### EXTRACTED TEXT:
As stated, they have all kinds of issues the way "most" (not all) of them got built. As you say, there are a few left, and the nostalgia of them lingers for sure. However, as Bucky envisioned them they are a "fail" by most regards, including Bucky himself (a portion of the topic of the last lecture I attended.) He did still believe in "round archtiecture," which I do not fully disagree with, and have many vernacular examples that do very much work. Part of the reason the "earthbag" system is so popular. I don't think its applicable everywhere, but do see a place for the modality, though not my style at all in the primary context, Nevertheless, it does nave merit for many locations, and/pr elements of current archtiecture...



Larry42 said:


> ...You are going to have to do a lot of convincing for me to believe timber frame or traditional Japanese wood frame is anything other than a very small niche market. I do live in the middle "where the East peters out," so don't get to see all the latest trends until the coasts have had their run at them...


:vs_laugh:...Not my place to "convince" anyone of anything...:laugh2: (see quotes at bottom of each post...it speaks to this...)

### TASK INSTRUCTIONS:
Extend the forum thread on round architecture, picking up after its final sentence. The lines have nothing to do with this.

### MATERIAL PROVIDED:
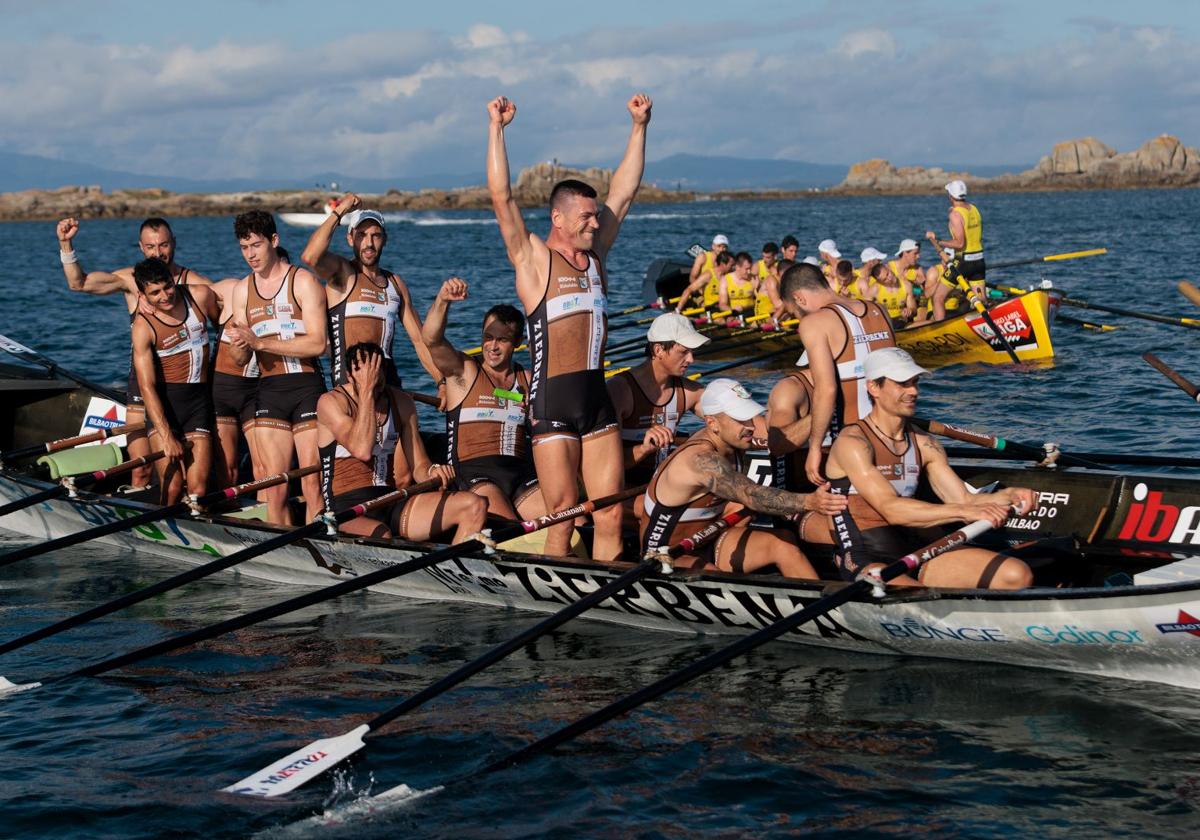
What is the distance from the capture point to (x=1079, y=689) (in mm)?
7766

### WRITTEN ANSWER:
To be completely fair Larry...for sure...you are in an "architectural desert" of sorts where you are. I understand and respect that fully, so there is no doubt on my part that you would have the perspectives you do. Lincoln NE, has some nice vintage homes in the Victorian styles, but nothing in the way of 1630's and later timber frames of New England. Where we have entire neighbor hoods that are nothing but timber frames and Cities where well more than have are or are surrounded by them. Its the same way in many areas, especially Japan (topic of the post.) They even "import" old barns for condo settings with a theme...(I was part of some of that.)

As stated, in good humor and meaning...:smile2:...it does all depend on the circles one moves..or...chooses to move in...



Larry42 said:


> ...I lived in New Mexico for a short time, in a traditional adobe on the West Mesa near Albuquerque. A very "charming" building, except when it rained, which wasn't all that often so no big deal...


Oh...PLEASE...don't get me side tracked with those...I live in a Pueblo while my mother helped restore portions of it, and have worked/assisted in both Zuni, Hopi and Pueblo communities over the years...

The combination of earth wall and timber roof systems are a truly well fitted vernacular for that biome type!!

I miss the South West, as I grew up (partly) in the Cochise Stronghold of the Dragoons in southern AZ...I still visit when I can...



Larry42 said:


> ...I've been involved in several remodel/repurpose projects involving heavy timber manufacturing buildings well over a hundred years old. They share a lot with timber frame. One of the nice things about them is the timber can be left exposed because it meets fire code. Can't do that in a steel frame.


Indeed they do share a lot...In the industry that is more "post and beam" architecture and not actually timber framing...but the distinction to lay folk is seldom noted by most.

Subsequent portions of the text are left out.